Hedge fund SAC fined US$1.8bn

FORCED OUT::The second-largest fine ever for insider trading will force SAC out of business after it came to an agreement with the US government on Monday


Wed, Nov 06, 2013 - Page 15

Giant hedge fund SAC Capital Advisors has agreed to plead guilty to criminal charges of insider trading and pay US$1.8 billion to settle them, the US Attorney’s office announced on Monday.

It was the largest-ever insider trading fine, the government said, and will force SAC, once a Wall Street powerhouse run by multi-billionaire Steven Cohen, out of the investment advisory business permanently.
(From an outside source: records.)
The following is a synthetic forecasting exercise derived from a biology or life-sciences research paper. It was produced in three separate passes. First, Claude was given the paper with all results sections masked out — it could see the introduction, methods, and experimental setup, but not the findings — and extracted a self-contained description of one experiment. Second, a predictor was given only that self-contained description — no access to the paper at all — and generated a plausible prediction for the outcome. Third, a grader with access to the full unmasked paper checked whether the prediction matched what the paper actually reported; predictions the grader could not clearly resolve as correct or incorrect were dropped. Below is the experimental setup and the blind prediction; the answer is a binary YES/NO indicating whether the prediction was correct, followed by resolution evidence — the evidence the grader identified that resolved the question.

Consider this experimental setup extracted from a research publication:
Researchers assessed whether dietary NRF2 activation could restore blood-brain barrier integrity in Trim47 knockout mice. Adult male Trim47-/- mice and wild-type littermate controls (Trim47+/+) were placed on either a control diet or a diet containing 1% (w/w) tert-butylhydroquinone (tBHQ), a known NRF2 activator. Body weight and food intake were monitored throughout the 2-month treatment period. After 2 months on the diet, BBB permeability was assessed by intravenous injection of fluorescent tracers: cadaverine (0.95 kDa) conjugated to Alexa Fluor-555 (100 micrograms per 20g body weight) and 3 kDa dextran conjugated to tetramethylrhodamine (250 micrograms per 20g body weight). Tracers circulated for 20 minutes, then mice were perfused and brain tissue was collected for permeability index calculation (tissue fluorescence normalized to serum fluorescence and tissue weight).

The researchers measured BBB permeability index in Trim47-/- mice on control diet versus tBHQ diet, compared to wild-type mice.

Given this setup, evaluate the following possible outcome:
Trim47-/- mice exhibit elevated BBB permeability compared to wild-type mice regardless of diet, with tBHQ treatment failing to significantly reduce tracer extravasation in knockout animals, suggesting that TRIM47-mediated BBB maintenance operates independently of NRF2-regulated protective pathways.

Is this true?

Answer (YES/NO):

US Attorney Preet Bharara characterized the penalties as “steep, but fair” and “commensurate with the breadth and duration of the charged criminal conduct,” according to a plea agreement filed with the New York federal district court.

The settlement must be approved by federal judges.

“Sometimes blameworthy institutions need to be held accountable too,” Bharara told a news conference. “No institution should rest easy in the belief that it is too big to jail.”

Bharara said the settlement resolves the case against SAC as a company, but that the investigation continues into additional individuals involved in the case. The comments imply that Cohen remains potentially at risk of future prosecution.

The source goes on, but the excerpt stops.